Despite the highest efficiency achieved in handling operations like foreign key association by using a table sequence, the method achieves the highest memory usage too because data of the whole table sequence is stored in the memory. Now let’s compare the degrees of memory usage for the use of a table sequence and a virtual table.

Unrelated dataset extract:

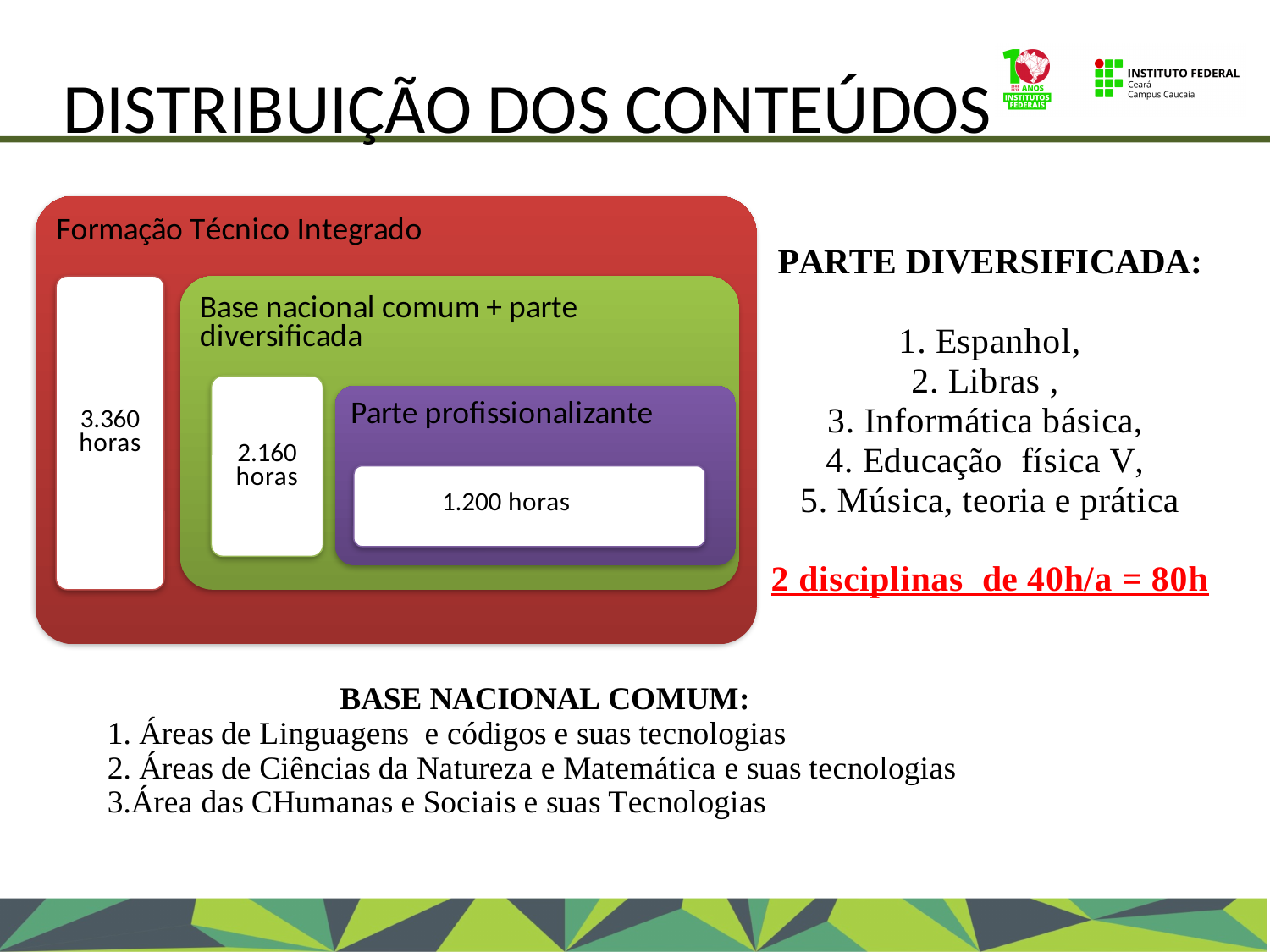
How many labelled sections with hour values does the nested box diagram contain? 3 In the nested box diagram, what is the difference in hours between Base nacional comum + parte diversificada and Parte profissionalizante? 960 horas In the nested box diagram, what is the difference in hours between Formação Técnico Integrado and Base nacional comum + parte diversificada? 1.200 horas What colour is the outermost box (Formação Técnico Integrado) in the nested diagram? Red In the nested box diagram, which section has the smallest number of hours? Parte profissionalizante In the nested box diagram, which has more hours: Base nacional comum + parte diversificada or Parte profissionalizante? Base nacional comum + parte diversificada In the nested box diagram, which section has the largest number of hours? Formação Técnico Integrado In the nested box diagram, how many hours are shown for Formação Técnico Integrado? 3.360 horas In the nested box diagram, how many hours are shown for Parte profissionalizante? 1.200 horas What colour is the Parte profissionalizante box in the nested diagram? Purple In the nested box diagram, how many hours are shown for Base nacional comum + parte diversificada? 2.160 horas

The binary data file BirthStateRecord stores 1,000,000 rows of data in 3 fields:
The following code generates test data files based on BirthStateRecord:
A | B | C | |
1 | =file(“BirthStateRecord”) | ||
2 | for 20 | =file(“testData”+string(A2)) | |
3 | for A2 | =A1.cursor@b() | |
4 | >B2.export@ab(C3) |
A2 loops 20 times to generate 20 data files. Then the code has the data of BirthStateRecord written into the nth data file n times. For example, testData11 will receive 11,000,000 rows of data:
First let’s look at what will happen when using a table sequence:
A | B | C | |
1 | for 30 | =”testData”+string(A1) | >output(B1) |
2 | =file(B1) | ||
3 | =B2.import@b() | =B3.count() |
Here each time a data file is retrieved as a table sequence and the records in it are counted. Once a table sequence fails to be retrieved into the memory, the error occurs and computation stops working properly:
By checking B1’ data, we know that which data file has gone wrong:
This means the retrieval went well to testData4, which is retrieved as a table sequence of 4,000,000 records of 3 columns. Of course the degrees of memory usage of table sequences vary, depending on data size and the number of fields of the table sequence.
Then we’ll take a look at the performance of the virtual table with the same data files:
A | B | C | |
1 | for 30 | =”testData”+string(A1) | >output(B1) |
2 | =file(B1) | ||
3 | =B2.create() | =B3.count() |
Likewise, when memory runs out we can check the situation in B1:
So you see that a maximum of 19,000,000 records can be retrieved with a virtual table. This is several times more than the table sequence can handle. There’s no upper limit for the amount of data that can be handled if we use f.create@x(Fi,…;n), which establishes a buffer, when creating the table sequence.
Therefore a virtual table will do a better job when we are handling big data. We can create a virtual table for the data table that can’t be completely held in the memory and import the virtual table data as bytes into the memory. By doing so, both the accomplishment of the computation and a good efficiency can be guaranteed. If the virtual table data can’t be entirely loaded into the memory, we can set up an appropriate buffer to make it workable.